Thus do you who have been beaten and battered, broken by your sin, paralyzed by it, as the centurion’s servant. Suffering terribly from a terrified conscience, come before he who is a servant of the Word, saying, “Pastor, please hear my confession and pronounce forgiveness in order to fulfill God’s will” (LSB p292). For he is a man under authority. He has solemnly pledged never to divulge the sins confessed to him and to forgive the sins of repentant sinners in the stead and by the command of Christ. His forgiveness is God’s forgiveness. It is done for you as you believe. This is just as valid and certain, even in heaven, as if Christ our dear Lord dealt with you Himself. “I forgive you all your sins.”

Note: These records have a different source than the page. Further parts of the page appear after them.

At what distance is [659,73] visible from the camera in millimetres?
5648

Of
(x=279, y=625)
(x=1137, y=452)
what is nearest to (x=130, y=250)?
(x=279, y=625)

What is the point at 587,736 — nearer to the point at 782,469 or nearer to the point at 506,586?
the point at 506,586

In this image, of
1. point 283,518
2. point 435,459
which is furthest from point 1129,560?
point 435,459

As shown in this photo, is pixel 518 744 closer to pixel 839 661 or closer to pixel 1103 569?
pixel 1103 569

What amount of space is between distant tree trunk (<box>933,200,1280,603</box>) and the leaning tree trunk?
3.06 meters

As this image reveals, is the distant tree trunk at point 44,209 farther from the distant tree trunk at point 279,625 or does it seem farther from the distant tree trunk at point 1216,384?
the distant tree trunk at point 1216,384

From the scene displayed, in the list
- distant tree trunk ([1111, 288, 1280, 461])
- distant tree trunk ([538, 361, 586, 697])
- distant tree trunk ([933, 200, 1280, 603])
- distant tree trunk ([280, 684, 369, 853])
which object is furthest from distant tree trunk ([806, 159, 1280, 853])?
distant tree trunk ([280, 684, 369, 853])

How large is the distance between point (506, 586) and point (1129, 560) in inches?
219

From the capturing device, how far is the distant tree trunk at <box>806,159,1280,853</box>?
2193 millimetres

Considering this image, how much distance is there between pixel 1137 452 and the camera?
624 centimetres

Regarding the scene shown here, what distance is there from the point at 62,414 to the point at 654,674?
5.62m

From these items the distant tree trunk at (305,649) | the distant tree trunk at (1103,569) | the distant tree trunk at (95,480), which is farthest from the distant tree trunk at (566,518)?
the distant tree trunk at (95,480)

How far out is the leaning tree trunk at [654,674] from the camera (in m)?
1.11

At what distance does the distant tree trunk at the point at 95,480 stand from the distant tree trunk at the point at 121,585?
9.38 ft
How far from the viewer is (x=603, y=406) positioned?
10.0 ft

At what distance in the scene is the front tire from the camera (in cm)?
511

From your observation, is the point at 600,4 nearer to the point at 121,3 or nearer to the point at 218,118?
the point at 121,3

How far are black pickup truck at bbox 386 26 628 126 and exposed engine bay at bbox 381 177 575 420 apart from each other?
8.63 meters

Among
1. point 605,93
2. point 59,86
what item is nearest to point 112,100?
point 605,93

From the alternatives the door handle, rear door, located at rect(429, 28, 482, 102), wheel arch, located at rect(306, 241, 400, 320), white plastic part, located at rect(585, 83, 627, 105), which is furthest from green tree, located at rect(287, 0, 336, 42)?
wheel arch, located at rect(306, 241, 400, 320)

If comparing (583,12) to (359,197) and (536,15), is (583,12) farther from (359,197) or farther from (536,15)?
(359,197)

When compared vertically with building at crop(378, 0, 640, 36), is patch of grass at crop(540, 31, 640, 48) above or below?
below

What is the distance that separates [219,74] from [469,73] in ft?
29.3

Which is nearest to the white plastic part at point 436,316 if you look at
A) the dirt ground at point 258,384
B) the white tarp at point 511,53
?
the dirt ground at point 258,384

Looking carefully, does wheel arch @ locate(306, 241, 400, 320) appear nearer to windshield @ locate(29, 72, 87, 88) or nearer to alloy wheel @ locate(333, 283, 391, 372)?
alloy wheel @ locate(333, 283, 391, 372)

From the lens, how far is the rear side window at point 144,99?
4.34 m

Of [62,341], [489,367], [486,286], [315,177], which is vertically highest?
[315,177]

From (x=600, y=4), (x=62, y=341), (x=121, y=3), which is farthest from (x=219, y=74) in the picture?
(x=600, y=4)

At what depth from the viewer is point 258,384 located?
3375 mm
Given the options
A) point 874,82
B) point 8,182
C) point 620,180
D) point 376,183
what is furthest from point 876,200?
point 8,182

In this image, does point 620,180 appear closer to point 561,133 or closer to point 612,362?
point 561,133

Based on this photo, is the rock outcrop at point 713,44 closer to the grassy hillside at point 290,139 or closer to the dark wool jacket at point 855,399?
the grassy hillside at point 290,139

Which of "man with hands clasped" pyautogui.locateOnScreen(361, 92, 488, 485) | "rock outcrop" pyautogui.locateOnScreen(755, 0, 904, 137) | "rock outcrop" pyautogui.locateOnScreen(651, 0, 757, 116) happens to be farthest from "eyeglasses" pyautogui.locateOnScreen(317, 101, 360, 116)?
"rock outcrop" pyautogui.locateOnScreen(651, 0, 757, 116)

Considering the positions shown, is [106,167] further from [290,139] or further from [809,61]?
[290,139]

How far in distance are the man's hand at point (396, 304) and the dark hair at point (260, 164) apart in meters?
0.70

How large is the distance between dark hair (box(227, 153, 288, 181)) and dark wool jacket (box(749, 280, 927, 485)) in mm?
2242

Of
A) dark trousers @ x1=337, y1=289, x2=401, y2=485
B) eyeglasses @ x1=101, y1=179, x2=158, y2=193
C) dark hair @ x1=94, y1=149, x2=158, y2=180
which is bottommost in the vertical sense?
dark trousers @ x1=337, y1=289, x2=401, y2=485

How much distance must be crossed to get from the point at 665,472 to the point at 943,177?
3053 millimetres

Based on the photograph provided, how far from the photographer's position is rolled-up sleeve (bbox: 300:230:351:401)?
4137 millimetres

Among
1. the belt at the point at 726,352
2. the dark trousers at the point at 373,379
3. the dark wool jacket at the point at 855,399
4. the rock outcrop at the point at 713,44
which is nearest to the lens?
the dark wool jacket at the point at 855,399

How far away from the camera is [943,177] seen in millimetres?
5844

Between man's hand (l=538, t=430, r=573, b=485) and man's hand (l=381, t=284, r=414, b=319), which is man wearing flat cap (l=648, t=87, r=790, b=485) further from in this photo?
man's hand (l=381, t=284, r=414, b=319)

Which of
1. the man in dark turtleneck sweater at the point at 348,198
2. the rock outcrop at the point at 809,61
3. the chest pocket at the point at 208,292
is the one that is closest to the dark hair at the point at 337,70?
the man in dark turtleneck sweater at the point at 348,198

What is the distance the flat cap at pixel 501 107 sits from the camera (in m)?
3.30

You won’t go to hell for what you’ve done because the Father said, “Go” to His beloved Son. Walk that sorrowful, brutal walk right to the Cross and into the jaws of hell for sinners, until hell’s power is emptied, and the accuser is trampled.
“Come,” the Father said to His beloved Son, “be lifted upon on that Cross I prepared for You, that sinners from east and west might stop trying to save themselves, but instead look at You on the Cross finishing the work of saving the world.” “Do My will,” He said to His Son, “have that Last Passover meal sixth those disciples I’ve given you, and then be the Passover Lamb that is sacrificed so that all unworthy sinners everywhere might have faith in My mercy and sit with Abraham, Isaac, and Jacob at My eternal banquet.”

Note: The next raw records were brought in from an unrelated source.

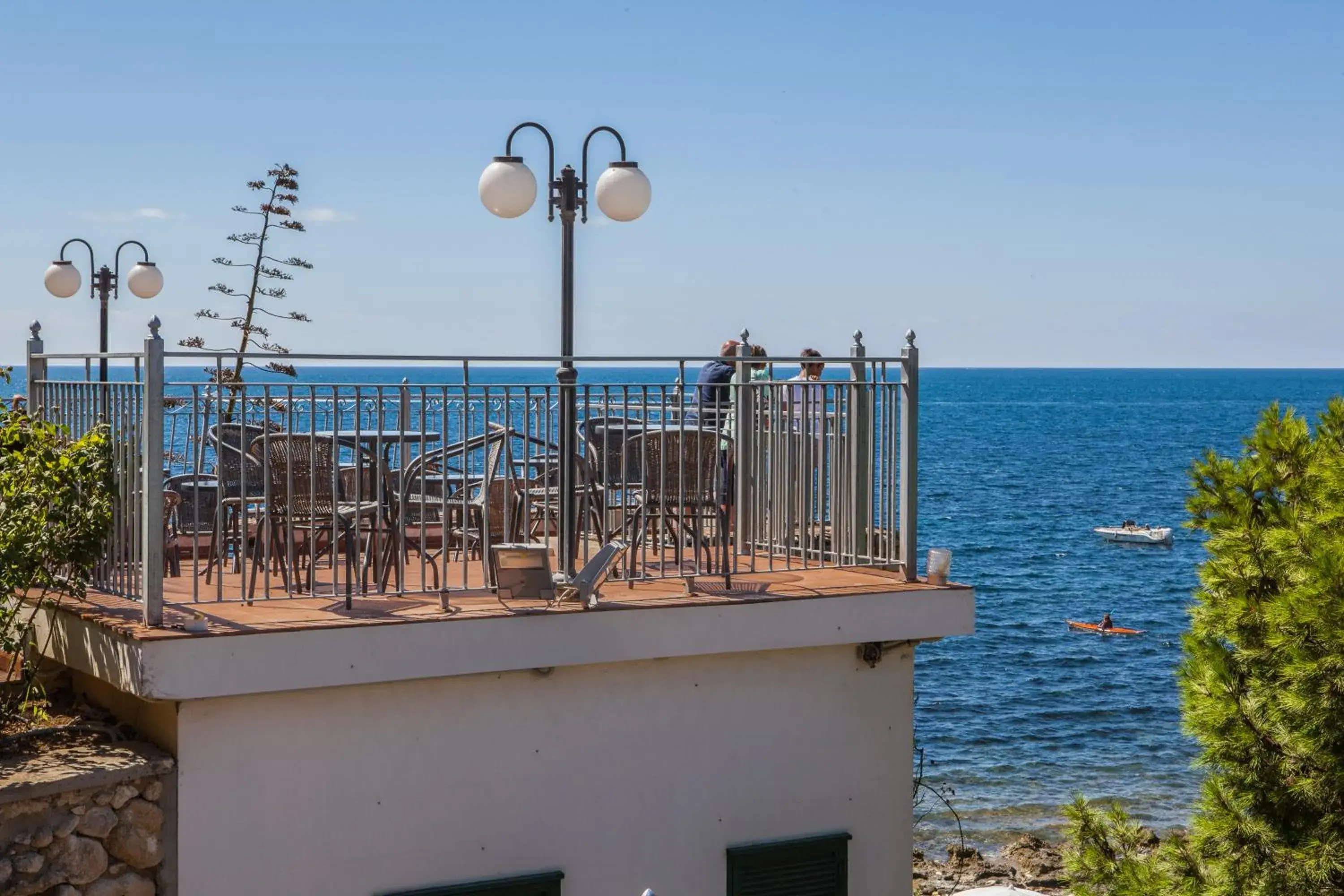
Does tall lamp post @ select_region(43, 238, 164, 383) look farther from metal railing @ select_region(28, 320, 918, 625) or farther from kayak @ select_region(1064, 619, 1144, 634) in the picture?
kayak @ select_region(1064, 619, 1144, 634)

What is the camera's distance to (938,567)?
29.2 feet

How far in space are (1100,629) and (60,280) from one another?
28.5 meters

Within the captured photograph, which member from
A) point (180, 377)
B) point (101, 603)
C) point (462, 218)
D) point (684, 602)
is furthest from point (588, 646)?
point (180, 377)

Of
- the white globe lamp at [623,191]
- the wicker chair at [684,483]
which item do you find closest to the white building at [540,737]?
the wicker chair at [684,483]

He has consecrated the font by His death, so that through His Word with the water, it is as the Jordan to Namaan: as cleansing bath and washing of renewal. By which you are brought into the kingdom and given to live in harmony with one another; repaying no one evil for evil, but doing what is honorable, living peaceably with all.
For here, the peace of the Lord is with you always. The peace which the world cannot give. Peace which surpasses all understanding and guards your hearts and minds in Christ Jesus, who, in a moment, shall come humbly to you under bread and wine. You are not worthy that He should come under the roof of your mouth, but He speaks the Word and you are cleansed. Have faith in these words, “Given and shed for you for the forgiveness of sins.”
No weeping, or gnashing of teeth, but here, at His Supper, it is done for you as you have believed: forgiveness of sins, life, and salvation are given you through these words. For where there is the forgiveness of sins, there is also life and salvation.
In the Name of the Father and + of the Son and of the Holy Spirit. Amen.